Exercise: Reproduce the material below word for word, line by line, with nothing added or changed.

Information shown:
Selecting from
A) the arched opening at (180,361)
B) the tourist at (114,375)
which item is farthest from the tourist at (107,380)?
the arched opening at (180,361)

Output for this exercise:
Selecting from
A) the arched opening at (180,361)
B) the tourist at (114,375)
which item is farthest from the tourist at (107,380)?
the arched opening at (180,361)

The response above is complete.